▸ **Activity list**
a - In the code review comment below, what will a non-MatMul branch observe after the rewrite instead of the original value?
b - Output the part of the code review comment below from "Restrict these rewrites" up to and including "specific MatMul edges.".
c - Summarize the code review comment below in two sentences.

▸ **Document section**
===
Restrict these rewrites to pure MatMul fanout.

Each transform fires when it sees any MatMul consumer, then rewires all consumers and clears the original outputs. If one of these tensors also feeds a non-MatMul branch, that branch will now observe the untransposed / unscaled / quantized value instead of the original one. Please either require all(...) consumers to match the intended pattern or only rewrite the specific MatMul edges.

Also applies to: 128-137, 196-220, 255-275, 334-339

🤖 Prompt for AI Agents

Verify each finding against the current code and only fix it if needed. In `@modelopt/onnx/export/fp8_exporter.py` around lines 100 - 108, The code currently uses any(c.op == "MatMul" for c in candidate.outputs[0].outputs) and then rewires/clears all consumers which breaks non-MatMul branches; change the logic to require all(c.op == "MatMul" for c in candidate.outputs[0].outputs) before performing the global rewrite OR, preferably, only rewrite the specific MatMul edges: iterate candidate.outputs[0].outputs, for each consumer c with c.op == "MatMul" rewire that consumer's input to use the transposed/scaled/quantized tensor and leave other consumers untouched, and do not clear original outputs (update transpose_to_remove only when all downstream edges have been safely redirected). Apply the same fix pattern to the other rewrite sites that manipulate torch_weights, perm, transpose_to_remove, and similar MatMul-aware transforms.
===
▸ **Supplied records**
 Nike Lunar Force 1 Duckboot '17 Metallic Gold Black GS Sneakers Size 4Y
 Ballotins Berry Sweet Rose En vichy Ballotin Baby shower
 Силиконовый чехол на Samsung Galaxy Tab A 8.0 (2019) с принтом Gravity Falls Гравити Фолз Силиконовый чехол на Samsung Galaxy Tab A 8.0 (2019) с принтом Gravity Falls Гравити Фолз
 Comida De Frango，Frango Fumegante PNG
===
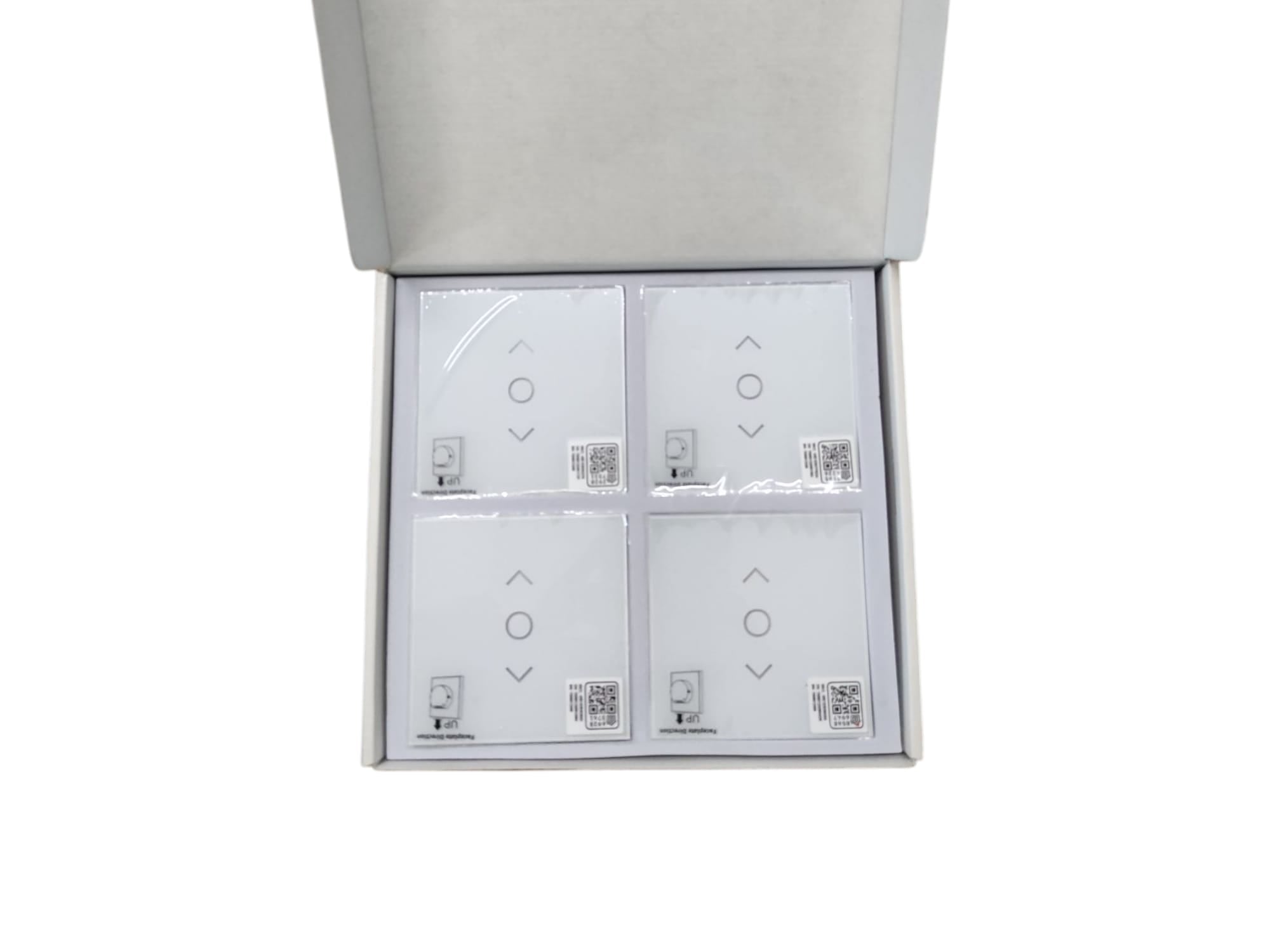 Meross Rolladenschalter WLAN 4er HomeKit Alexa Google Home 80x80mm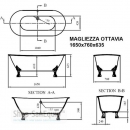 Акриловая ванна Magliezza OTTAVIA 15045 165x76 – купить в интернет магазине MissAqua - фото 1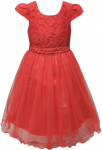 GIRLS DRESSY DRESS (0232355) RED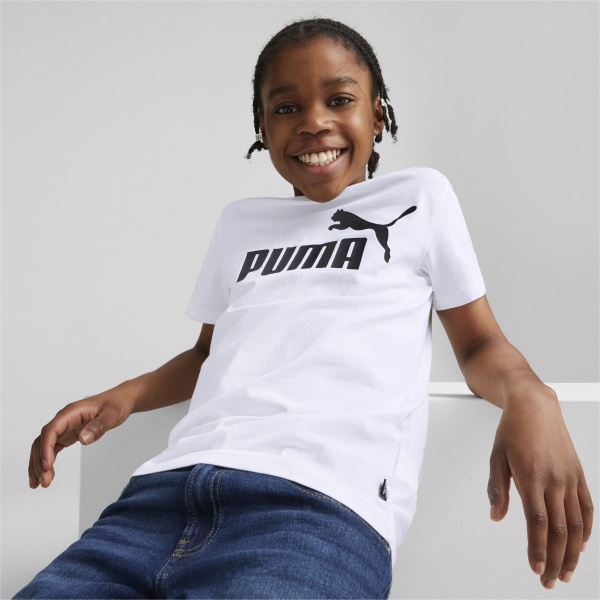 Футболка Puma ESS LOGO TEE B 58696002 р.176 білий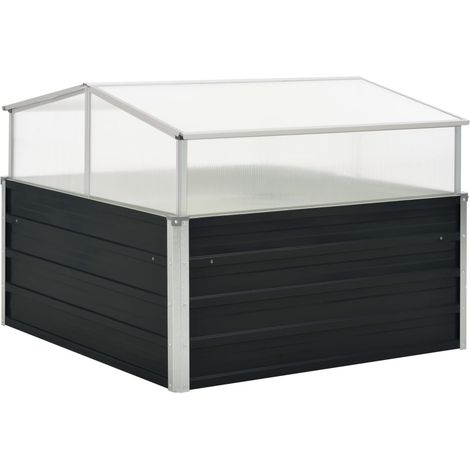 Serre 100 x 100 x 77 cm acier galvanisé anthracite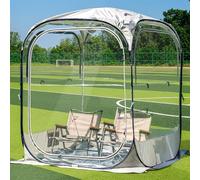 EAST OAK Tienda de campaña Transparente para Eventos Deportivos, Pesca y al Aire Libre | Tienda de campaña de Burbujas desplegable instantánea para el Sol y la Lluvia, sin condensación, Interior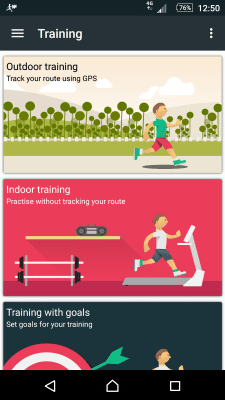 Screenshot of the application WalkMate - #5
===
▸ **Solutions below**
a - It will observe the untransposed / unscaled / quantized value.

b -
Restrict these rewrites to pure MatMul fanout.

Each transform fires when it sees any MatMul consumer, then rewires all consumers and clears the original outputs. If one of these tensors also feeds a non-MatMul branch, that branch will now observe the untransposed / unscaled / quantized value instead of the original one. Please either require all(...) consumers to match the intended pattern or only rewrite the specific MatMul edges.

c - Each transform fires when it sees any MatMul consumer but then rewires all consumers and clears the original outputs, so a tensor that also feeds a non-MatMul branch would pass that branch the untransposed, unscaled, or quantized value instead of the original one. The comment asks that the rewrites either require all consumers to match the intended pattern or rewrite only the specific MatMul edges, and it notes that this also applies to several other line ranges.